About Nicholas C. Zakas, senior front-end engineer, who has worked in Yahoo for nearly five years, and as the front-end development technology leader, his book, "JavaScript Advanced Program Design" is a high-quality front-end technical works.

Note: Please save the original author link when the original link is reproduced.

In addition: Cookies are present in both the server and the browser

In-depth understanding of cookies

Contact Us

The content source of this page is from Internet, which doesn't represent Alibaba Cloud's opinion; products and services mentioned on that page don't have any relationship with Alibaba Cloud. If the content of the page makes you feel confusing, please write us an email, we will handle the problem within 5 days after receiving your email.

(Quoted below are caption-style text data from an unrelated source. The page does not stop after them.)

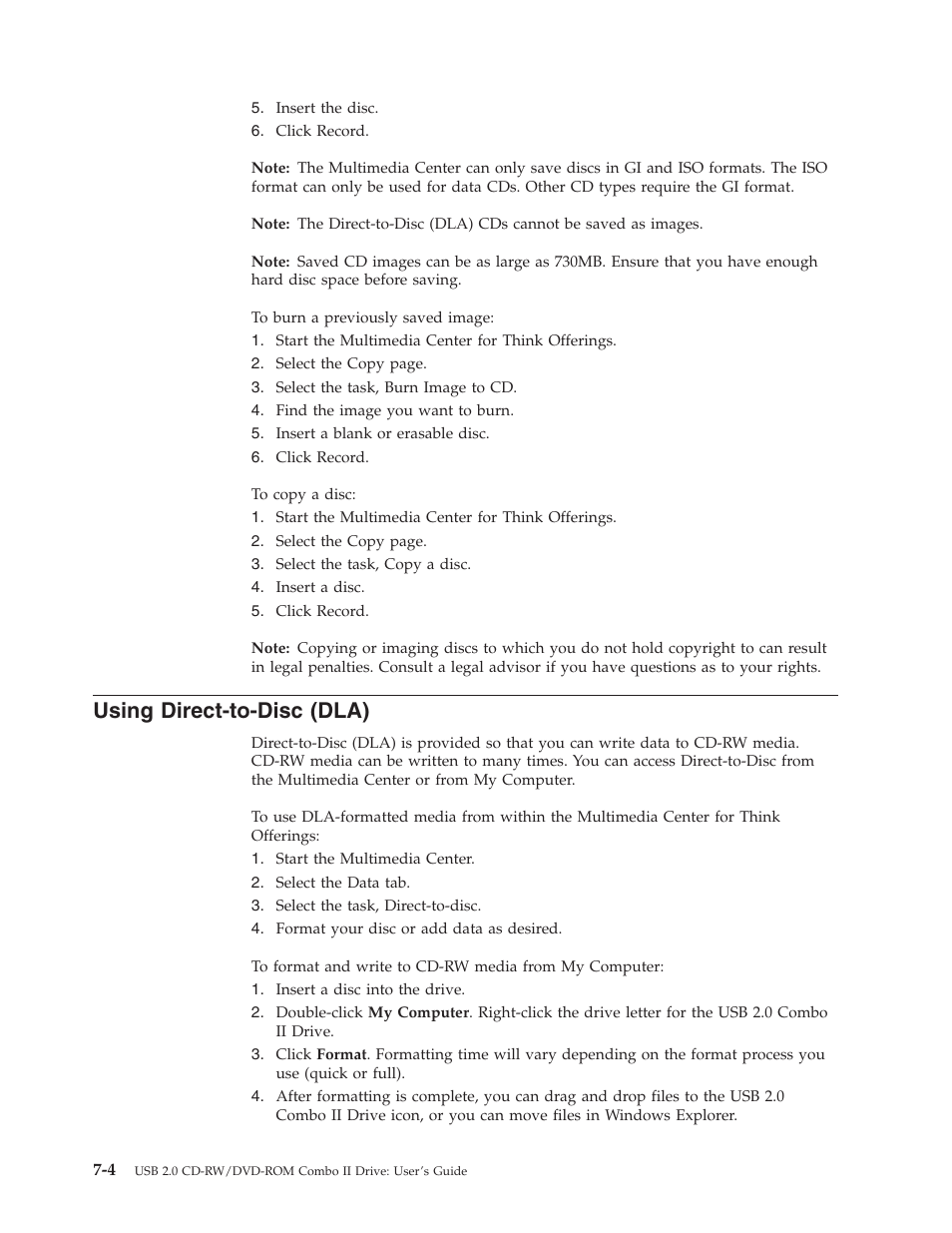 Using direct-to-disc (dla), Using, Direct-to-disc | Dla) | Lenovo USB 2.0 CD-RW/DVD-ROM Combo II Drive User Manual | Page 38 / 74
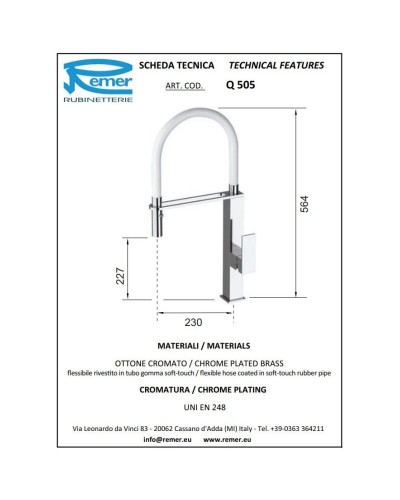 Смеситель для кухни Remer Q505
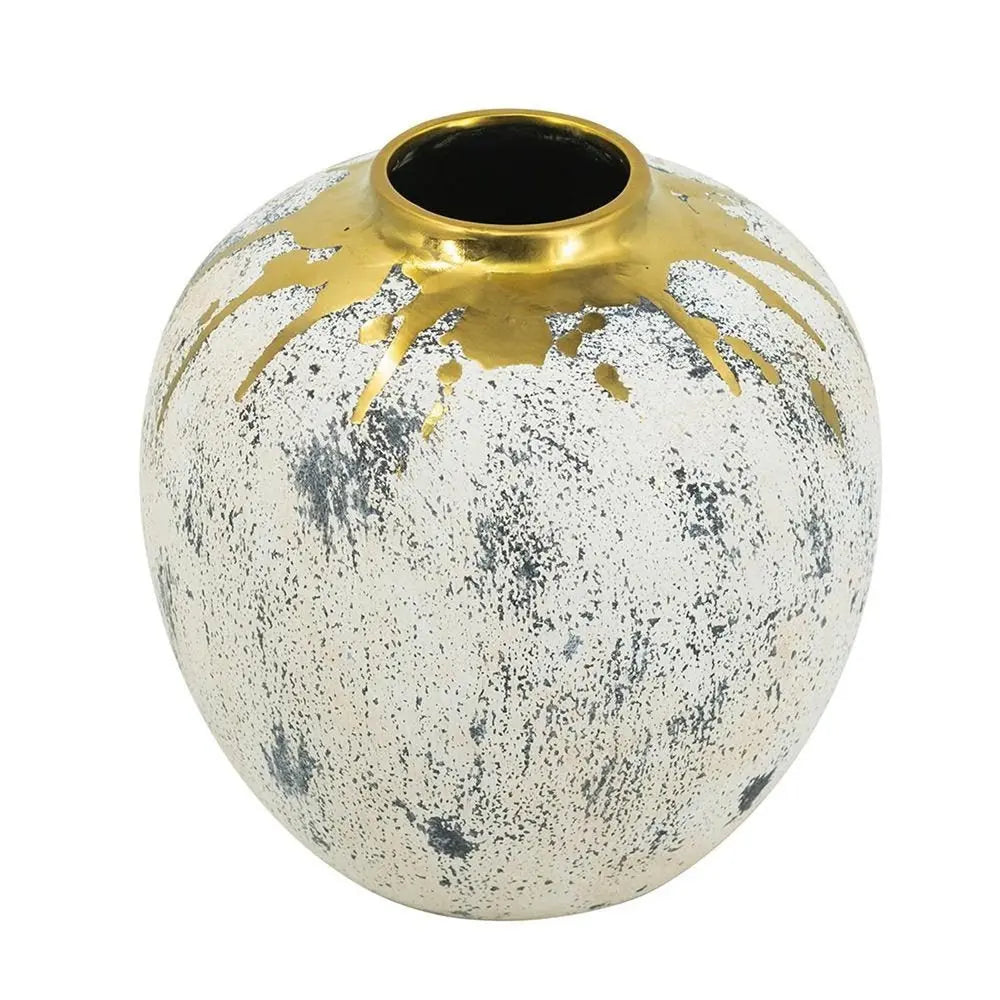 10" Gold Gray And Ivory Abstract Round Ceramic Table Vase - NOBLE HOME INTERIORS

If you find any instances of plagiarism from the community, please send an email to: info-contact@alibabacloud.com and provide relevant evidence. A staff member will contact you within 5 working days.

A Free Trial That Lets You Build Big!

Start building with 50+ products and up to 12 months usage for Elastic Compute Service

  • Sales Support

    1 on 1 presale consultation

  • After-Sales Support

    24/7 Technical Support 6 Free Tickets per Quarter Faster Response

  • Alibaba Cloud offers highly flexible support services tailored to meet your exact needs.